:: Document ::

Margreet blogde er al over: Het proefschrift van Els Kuiper met de titel "Teaching Web Literacy in Primary Education" (bovenbouw basisonderwijs). Sinds vorige week vrijdag ben ik de trotse bezitter van een gedrukt exemplaar dat mij is toegestuurd door de vriendelijke voorlichters van de VU. De samenvatting staat inmiddels op internet.
En ik kan je vertellen: het proefschrift leest als een spannend boek! Wat een cadeautje om al het (literatuur)onderzoek dat Kuiper deed zo op een presenteerblaadje aangereikt te krijgen.
Het wordt me al snel duidelijk dat het best logisch is dat kinderen zich niet bekommeren om de betrouwbaarheid van sites die ze op internet vinden. Ik noem drie redenen:
- Kuiper heeft het over de beschikbaarheidsparadox van het internet. De omvang en actualiteit nodigt leerlingen uit te denken dat elk antwoord met weinig moeite kant-en-klaar te vinden is. "The hypertext structure gives users the impression that they can do anything", schrijft Kuiper
- Maar het is niet alleen de continue beschikbaarheid en schijnbare oneindigheid van internet die maakt dat kinderen denken dat ze het antwoord wel zullen vinden. In het onderwijs krijgen ze met de paplepel ingegoten dat er (vaak) maar één goed antwoord is. En géén antwoord bestaat niet. Laat dit nou juist een belemmering zijn voor een kritisch gebruik van internet.
(Nadenkertje: Leerlingen die via internet géén antwoord op de vraag vinden, blijken gewoon de vraag aan te passen ...... ) - En dan is er nog de kloof tussen school en thuis. Kinderen uit groep 7 beschouwen zichzelf als ervaren internetgebruikers. Maar als ze dan op school in aanraking komen met internet moeten ze ineens eerst nadenken over wat ze willen weten en tijdens het zoeken voortdurend reflecteren op het eigen zoekproces. Dat maakt het een stuk minder aantrekkelijk. Leerkrachten hebben vervolgens moeite met de oppervlakkige, passieve en gemakzuchtige houding van leerlingen
Volgens Kuiper doen docenten er beter aan om de vaardigheden van leerlingen serieus te nemen en aan te sluiten bij hoe zij met internet omgaan. Dat vraagt natuurlijk wel wat van die docenten.
Al lezende krijg ik een toekomstvisioen. Het is 2020.
Het vak 'informatievaardigheden' is overbodig geworden. Leren omgaan met internet is in alle vakken op (de lagere) school geïntegreerd. Dat gaat eigenlijk vanzelf, want kinderen hebben geleerd kritisch na te denken. Of beter gezegd: het is kinderen niet afgeleerd om voor zichzelf te denken door ouders en leerkrachten die verkondigen dat er maar één waarheid bestaat. We leren luisteren naar kinderen, filosoferen met hen, zien hen als gesprekspartner en zij zien ons als gesprekspartner. En zo zorgen wij voor een stevige basis voor hun reflectieve vaardigheden.
Als persoonlijke noot kan ik je vertellen dat ik enorm veel leer van het luisteren naar mijn kinderen.

:::
:: Aangeleverd materiaal ::

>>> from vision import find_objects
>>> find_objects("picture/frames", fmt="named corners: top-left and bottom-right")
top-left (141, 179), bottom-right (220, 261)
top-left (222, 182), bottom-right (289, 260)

:::

Opdracht » Zet de blogtekst over het proefschrift van Els Kuiper alstublieft voort, te beginnen na de laatste zin die er staat.

Geschreven antwoord »
Ik heb een setje filosofische kaarten - billetjes bloot spel - gekocht en mijn zoons vreten ze op. Op elk kaartje staat een tekst en daar gaan we dan met elkaar over praten. Mijn zoon Pim trok laatst het kaartje met de tekst:
"een zwart jongetje wordt geplaagd door een wit jongetje enkel en alleen omdat hij zwart is. Wat doe je?"
Pim antwoordt: "Ik zou naar het zwarte jongetje toegaan en tegen hem zeggen dat hij: "Hou op, Stop" moet zeggen tegen het witte jongetje". Waar ik geneigd zou zijn op het witte jongetje af te stappen, wil mijn zoon dáár ingrijpen waar het effect heeft. Niet door het witte jongetje te straffen, maar door het zwarte jongetje kracht te geven.
Het is niet de eerste eye-opener die mijn zoons me geven ..
Volwassenen neigen ernaar de wereld (en ook internet) te filteren voor hun kroost. Maar bescherming kent zijn keerzijden:
"How can students learn to make good choices, social and intellectual, if choices are made for them by filtering out things they can and cannot see?"
Don't fence me in!
M.
Illustratie via
6 comments:
Seau! Die laat ik nog even bezinken Marina.
Lekkah.
Maar waar ik nu nog maar net begonnen ben in everything is Miscellaneous van Weinberger, zie ik nu al veel aanknopingspunten met jouw verhaal.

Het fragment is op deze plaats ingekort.